Inspired by this movement for a shorter workday, socialists and trade unionists around the world began celebrating 1 May as the International Workers’ Day. The 1904 Sixth Conference of the Socialist International called on “all Social Democratic Party organisations and trade unions of all countries to demonstrate energetically on the First of May for the legal establishment of the 8-hour day, for the class demands of the proletariat, and for universal peace.”
From after the World War I till well into the 1970s and 1980s, trade unions across the world have been able to win significant rights for its members on working hours, working conditions and wages.
The Present
The struggle for an 8 hour workday is now over a century and a half years old and yet not over. It is more relevant today than it was ever before. What a worker produced in a year in the 1890s is what she produces in a month or maybe even in a day today. Technological advancement, reorganisation of work through factory system, large scale production for mass consumption and ware have been the main drivers of this huge productivity increase. With increasing mechanisation, every minute now counts.
Situation 1: Even if a worker works for only 8 hours, the employers ensure that every second in that 8 hours is made productive. Workers are not able to take tea breaks, they are not able to take toilet breaks, they are not able to talk to their fellow workers. Thus the struggle for an 8 hour day is far more complicated today than it used to be. The struggle for an eight hour day today also means a struggle for rest breaks within that 8 hours, reduction of work intensity in that 8 hours, non-discrimination between regular and irregular workers within that 8 hours and in many areas of work a guarantee of 8 hours work for 6 days a week.

_ _ _

__Tasks and exercises__.
1. Output part of the passage on the eight-hour workday word for word, beginning at the words "Situation 1: Even" and stopping after "days a week.".
2. Pick up the passage on the eight-hour workday after its final sentence and keep writing it.
The records that come next are from a separate source and have no connection to the passage on the eight-hour workday.

__Stored records__.
_ _ _

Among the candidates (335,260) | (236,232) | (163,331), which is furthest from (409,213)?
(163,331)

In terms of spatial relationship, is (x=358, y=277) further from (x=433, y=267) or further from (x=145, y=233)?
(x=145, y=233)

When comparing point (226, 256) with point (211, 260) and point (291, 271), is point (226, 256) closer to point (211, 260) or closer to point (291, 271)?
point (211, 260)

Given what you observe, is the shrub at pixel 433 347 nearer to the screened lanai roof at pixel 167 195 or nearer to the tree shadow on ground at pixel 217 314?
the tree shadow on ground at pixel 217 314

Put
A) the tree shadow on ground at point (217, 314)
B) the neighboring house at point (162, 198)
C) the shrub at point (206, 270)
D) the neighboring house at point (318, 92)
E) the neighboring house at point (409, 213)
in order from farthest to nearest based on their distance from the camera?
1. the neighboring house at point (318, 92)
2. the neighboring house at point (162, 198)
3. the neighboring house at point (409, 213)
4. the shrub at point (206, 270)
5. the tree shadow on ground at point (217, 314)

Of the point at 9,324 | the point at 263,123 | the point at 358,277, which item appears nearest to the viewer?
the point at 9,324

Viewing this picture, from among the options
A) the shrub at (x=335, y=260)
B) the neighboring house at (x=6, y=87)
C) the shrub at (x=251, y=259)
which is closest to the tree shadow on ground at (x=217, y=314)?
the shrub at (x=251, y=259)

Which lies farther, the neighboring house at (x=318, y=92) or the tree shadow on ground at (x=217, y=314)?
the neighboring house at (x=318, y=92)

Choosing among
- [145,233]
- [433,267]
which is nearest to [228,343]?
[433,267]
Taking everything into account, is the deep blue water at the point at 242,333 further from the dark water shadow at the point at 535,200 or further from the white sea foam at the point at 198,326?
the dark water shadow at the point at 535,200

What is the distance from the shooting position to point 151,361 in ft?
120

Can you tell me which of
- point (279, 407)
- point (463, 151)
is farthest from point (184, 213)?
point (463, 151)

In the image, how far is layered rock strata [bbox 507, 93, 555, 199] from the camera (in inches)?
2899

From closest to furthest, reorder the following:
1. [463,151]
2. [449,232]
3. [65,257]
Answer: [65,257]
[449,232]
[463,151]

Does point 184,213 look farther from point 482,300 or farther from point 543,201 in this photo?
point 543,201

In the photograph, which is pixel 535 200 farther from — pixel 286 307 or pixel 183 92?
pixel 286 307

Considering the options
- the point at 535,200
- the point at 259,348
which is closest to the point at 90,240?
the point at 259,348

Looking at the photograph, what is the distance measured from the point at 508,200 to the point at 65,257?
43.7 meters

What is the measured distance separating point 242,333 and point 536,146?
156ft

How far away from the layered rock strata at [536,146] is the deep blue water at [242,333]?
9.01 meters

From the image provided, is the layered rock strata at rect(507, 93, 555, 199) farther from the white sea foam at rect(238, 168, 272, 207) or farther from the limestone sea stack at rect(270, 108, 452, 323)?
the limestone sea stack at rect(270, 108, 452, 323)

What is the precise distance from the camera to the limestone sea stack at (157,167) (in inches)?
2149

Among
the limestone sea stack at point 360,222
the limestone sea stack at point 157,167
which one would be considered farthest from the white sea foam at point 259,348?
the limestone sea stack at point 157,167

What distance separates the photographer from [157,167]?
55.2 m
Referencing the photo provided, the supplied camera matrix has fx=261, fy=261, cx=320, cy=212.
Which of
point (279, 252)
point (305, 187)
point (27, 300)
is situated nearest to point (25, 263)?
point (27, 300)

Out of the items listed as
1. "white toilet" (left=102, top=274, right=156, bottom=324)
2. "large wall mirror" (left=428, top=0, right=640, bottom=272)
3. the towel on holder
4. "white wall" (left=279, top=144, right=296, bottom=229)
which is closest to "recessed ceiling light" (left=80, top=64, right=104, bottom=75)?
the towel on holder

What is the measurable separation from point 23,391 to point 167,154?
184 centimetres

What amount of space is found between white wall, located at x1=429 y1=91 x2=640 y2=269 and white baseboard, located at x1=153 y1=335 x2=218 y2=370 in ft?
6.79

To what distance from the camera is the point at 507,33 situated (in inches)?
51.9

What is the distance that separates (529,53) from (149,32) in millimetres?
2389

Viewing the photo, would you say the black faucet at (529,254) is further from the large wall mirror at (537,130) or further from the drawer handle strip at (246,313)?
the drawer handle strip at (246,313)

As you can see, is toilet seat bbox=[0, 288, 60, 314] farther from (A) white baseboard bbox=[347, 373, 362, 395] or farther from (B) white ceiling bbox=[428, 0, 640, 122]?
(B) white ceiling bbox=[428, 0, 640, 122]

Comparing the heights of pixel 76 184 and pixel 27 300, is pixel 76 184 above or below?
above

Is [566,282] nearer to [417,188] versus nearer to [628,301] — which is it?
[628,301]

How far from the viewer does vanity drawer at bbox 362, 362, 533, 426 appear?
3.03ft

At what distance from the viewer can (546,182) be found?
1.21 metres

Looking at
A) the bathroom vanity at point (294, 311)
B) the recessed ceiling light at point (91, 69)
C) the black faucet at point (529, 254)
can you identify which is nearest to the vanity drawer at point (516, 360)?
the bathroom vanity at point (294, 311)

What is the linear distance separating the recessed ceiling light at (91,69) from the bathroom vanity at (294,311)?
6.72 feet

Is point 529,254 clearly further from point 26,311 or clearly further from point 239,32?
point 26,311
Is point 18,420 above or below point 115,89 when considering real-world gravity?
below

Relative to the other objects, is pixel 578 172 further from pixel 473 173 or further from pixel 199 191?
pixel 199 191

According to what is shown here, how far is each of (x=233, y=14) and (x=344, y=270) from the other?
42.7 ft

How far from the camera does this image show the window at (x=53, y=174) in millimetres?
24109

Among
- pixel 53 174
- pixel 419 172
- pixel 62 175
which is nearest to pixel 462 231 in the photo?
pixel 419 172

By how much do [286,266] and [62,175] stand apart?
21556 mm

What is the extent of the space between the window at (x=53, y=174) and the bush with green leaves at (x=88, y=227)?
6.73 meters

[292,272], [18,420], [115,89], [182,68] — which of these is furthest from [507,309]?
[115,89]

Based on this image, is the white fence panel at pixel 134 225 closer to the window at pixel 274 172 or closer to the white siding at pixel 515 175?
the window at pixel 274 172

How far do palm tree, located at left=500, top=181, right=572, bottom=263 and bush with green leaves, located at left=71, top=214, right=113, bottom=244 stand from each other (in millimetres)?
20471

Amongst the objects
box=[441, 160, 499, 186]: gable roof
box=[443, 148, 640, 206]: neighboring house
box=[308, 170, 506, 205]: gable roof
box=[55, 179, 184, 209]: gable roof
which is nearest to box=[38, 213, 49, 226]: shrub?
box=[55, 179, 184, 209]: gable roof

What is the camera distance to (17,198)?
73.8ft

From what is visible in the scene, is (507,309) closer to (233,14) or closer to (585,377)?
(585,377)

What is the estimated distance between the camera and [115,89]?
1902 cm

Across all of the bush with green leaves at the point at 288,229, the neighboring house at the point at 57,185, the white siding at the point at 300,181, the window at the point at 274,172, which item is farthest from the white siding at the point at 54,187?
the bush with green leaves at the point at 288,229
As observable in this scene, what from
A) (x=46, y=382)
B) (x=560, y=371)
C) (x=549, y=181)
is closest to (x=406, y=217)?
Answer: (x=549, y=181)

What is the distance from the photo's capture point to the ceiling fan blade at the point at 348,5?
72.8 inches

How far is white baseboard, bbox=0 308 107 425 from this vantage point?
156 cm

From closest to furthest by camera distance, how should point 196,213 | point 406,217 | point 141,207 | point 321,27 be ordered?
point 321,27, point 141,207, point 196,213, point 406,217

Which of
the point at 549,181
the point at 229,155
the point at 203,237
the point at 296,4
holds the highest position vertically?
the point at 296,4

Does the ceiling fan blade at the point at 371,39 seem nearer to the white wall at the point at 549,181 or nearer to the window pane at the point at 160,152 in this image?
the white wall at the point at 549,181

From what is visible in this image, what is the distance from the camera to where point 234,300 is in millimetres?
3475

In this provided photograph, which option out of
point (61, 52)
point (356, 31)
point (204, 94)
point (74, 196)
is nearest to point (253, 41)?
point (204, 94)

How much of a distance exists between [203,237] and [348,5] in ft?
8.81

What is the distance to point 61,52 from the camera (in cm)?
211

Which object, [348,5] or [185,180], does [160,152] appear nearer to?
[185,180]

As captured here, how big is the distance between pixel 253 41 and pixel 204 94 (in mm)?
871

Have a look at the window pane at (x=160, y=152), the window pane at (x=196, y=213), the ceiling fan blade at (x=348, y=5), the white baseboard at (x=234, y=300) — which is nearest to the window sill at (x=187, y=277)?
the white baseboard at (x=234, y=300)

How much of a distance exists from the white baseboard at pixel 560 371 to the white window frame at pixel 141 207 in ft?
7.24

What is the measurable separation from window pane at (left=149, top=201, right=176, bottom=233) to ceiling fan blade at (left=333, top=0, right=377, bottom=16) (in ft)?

_ _ _

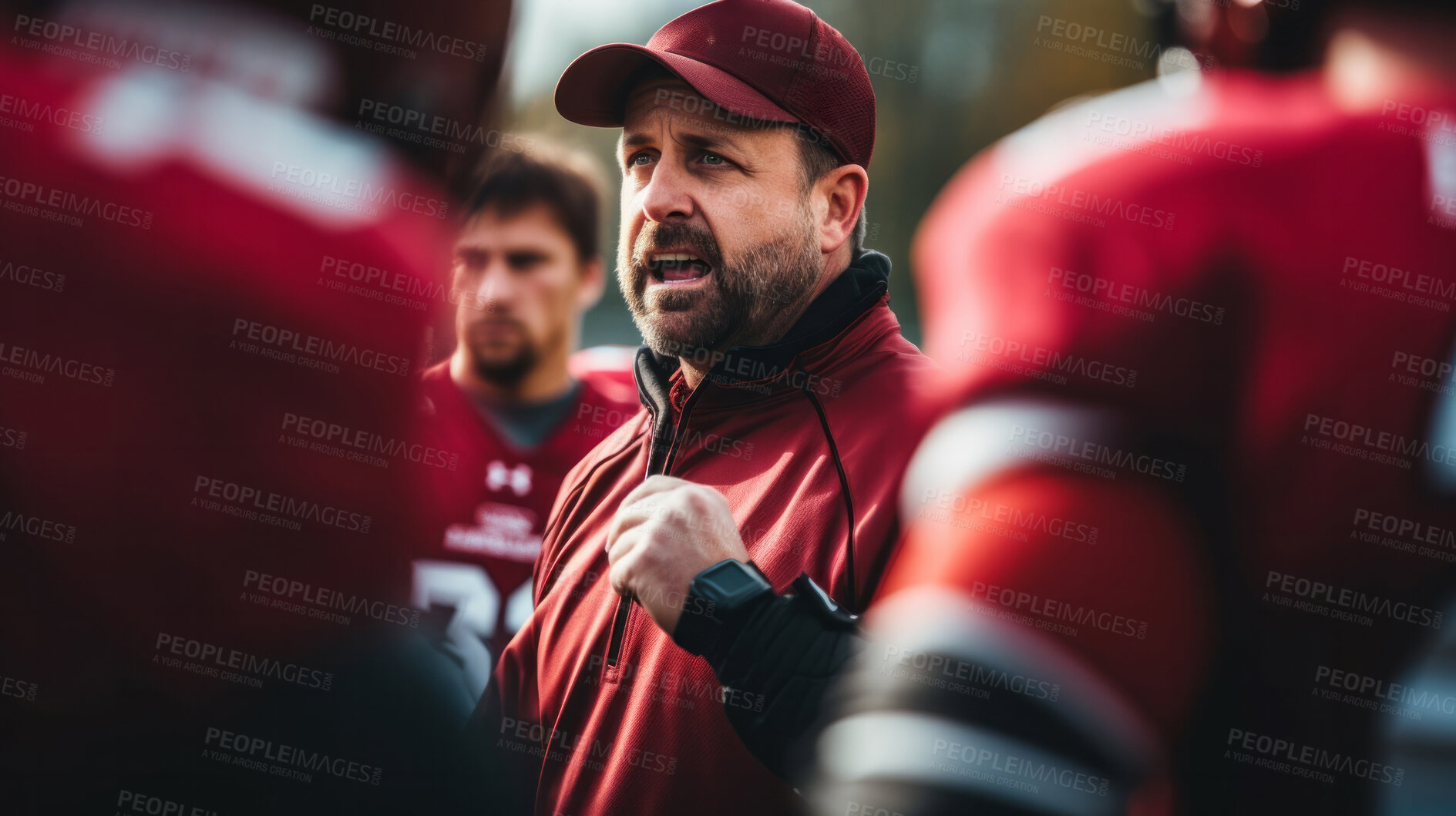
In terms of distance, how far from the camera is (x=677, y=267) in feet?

_ _ _

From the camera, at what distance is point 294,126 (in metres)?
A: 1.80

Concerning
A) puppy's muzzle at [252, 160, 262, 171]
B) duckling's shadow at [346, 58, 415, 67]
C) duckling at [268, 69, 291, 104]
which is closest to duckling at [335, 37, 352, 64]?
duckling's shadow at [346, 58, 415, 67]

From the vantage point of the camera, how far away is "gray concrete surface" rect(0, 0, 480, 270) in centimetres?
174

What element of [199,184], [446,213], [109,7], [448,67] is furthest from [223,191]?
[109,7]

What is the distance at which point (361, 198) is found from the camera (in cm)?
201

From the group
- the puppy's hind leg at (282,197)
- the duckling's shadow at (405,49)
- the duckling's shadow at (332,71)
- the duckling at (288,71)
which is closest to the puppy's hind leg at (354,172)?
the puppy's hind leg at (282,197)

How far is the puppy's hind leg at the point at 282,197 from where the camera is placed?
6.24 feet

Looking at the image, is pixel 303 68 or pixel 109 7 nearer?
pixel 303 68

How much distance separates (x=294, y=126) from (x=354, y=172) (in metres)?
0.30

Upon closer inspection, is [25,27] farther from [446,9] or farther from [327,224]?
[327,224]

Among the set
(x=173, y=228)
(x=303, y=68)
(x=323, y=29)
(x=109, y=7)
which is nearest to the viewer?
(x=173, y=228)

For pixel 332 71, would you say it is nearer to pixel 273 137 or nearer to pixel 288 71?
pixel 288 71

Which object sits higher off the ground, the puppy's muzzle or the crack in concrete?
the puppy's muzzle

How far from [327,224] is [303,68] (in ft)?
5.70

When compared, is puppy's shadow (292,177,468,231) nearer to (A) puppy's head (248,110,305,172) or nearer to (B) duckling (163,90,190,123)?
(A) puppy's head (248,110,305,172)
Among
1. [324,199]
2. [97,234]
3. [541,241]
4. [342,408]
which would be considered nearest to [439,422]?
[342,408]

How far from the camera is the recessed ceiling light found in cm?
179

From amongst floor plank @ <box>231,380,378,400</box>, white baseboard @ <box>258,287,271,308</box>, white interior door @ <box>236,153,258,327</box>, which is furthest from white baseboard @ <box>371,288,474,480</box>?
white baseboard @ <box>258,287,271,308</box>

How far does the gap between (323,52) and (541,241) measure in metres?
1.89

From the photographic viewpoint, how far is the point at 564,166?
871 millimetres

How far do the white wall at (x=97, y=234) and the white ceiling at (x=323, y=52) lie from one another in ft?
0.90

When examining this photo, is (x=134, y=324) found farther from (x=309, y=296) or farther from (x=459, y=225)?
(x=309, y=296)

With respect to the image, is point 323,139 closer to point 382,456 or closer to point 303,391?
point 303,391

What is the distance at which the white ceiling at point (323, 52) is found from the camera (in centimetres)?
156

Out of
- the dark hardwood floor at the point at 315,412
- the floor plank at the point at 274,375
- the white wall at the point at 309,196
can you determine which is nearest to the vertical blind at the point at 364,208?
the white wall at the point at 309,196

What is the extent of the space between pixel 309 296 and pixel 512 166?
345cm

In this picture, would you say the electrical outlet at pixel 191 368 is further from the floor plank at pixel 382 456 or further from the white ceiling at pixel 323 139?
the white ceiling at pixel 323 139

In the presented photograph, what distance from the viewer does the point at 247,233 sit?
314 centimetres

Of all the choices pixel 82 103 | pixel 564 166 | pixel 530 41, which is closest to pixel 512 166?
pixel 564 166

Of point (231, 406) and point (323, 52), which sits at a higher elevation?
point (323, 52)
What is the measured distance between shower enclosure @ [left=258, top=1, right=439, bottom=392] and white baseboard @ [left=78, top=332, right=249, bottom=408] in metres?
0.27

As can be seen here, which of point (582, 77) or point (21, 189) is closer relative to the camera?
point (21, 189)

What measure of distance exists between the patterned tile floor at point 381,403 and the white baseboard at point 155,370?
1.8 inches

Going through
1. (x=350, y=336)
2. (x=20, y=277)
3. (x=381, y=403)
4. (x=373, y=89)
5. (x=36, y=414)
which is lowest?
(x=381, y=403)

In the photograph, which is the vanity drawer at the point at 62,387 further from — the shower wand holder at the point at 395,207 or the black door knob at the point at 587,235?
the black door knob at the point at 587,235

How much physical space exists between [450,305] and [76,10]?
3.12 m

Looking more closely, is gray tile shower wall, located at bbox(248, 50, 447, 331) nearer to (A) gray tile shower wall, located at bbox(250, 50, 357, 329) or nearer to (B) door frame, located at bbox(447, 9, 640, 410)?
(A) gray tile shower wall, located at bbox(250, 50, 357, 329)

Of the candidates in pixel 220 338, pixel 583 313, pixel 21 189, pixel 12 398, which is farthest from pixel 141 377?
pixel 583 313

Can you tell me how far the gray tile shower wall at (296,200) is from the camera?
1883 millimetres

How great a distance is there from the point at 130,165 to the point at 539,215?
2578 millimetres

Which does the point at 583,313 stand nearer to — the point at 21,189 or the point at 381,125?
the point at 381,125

_ _ _

__Responses__.
1.
Situation 1: Even if a worker works for only 8 hours, the employers ensure that every second in that 8 hours is made productive. Workers are not able to take tea breaks, they are not able to take toilet breaks, they are not able to talk to their fellow workers. Thus the struggle for an 8 hour day is far more complicated today than it used to be. The struggle for an eight hour day today also means a struggle for rest breaks within that 8 hours, reduction of work intensity in that 8 hours, non-discrimination between regular and irregular workers within that 8 hours and in many areas of work a guarantee of 8 hours work for 6 days a week.

2.
Situation 2: A large number of workers especially in the service sector today across the world are on contracts where employers are not required to provide a fixed minimum number of working hours and hence have no guaranteed monthly income or social security. The workers have to be on call every day of the week at all hours to take the work that they are offered. As a result workers are forced to work in more than one job like those on the zero-hour contract.
Situation 3: Today a large number of workers across the world are also not bound by fixed working hours. They have flexi-hours of work. They are made to believe by their employers that they have the right to choose their hours of work and work as and when they want to.
The two conversations from two ends of the spectrum of work shows very clearly that there is not much scope for choice given the unachievable targets that are set to earn a minimum wage. Thus flexibility of work time is only an illusion created by the employers – in reality, workers end up working much longer than 8 hours a day to earn a minimum wage.
How to do employers succeed in fooling so many people so many times and across so many countries?
Here we shall only consider the three situations that we mentioned above. There are many more ways in which we are fooled everyday by our employers.
Situation 1: In which workers constantly work harder and produce more every cycle
As a worker, we are told by our employers that if we work harder we can rise in the organisation. We shall earn incentives. We shall be promoted. We can even become the CEO of the company if we just work hard enough. Somehow we like to believe this and we do. Our popular movies also feed this illusion to us. We believe that a worker in a factory, if he works hard enough can inherit the factory from the benevolent employer and get his lovely daughter too. The crucial fact that we forget is that the worker was as dashing as Shah Rukh Khan or Rajnikant who the beautiful daughter of the employer fell in love with!
This incentive model also tells us that we can out-do our co-workers and be paid more than them. It makes us compete against each other. It makes us push each other to work harder. We no longer need supervisors to push us to work harder. We do it ourselves. This not just increases productivity but also makes every worker suspicious of the others. Thus the notion of a collective identity as a worker is destroyed. Thus each one tries to survive in this rat race by trying to overtake the other and we all get fooled into working more and more.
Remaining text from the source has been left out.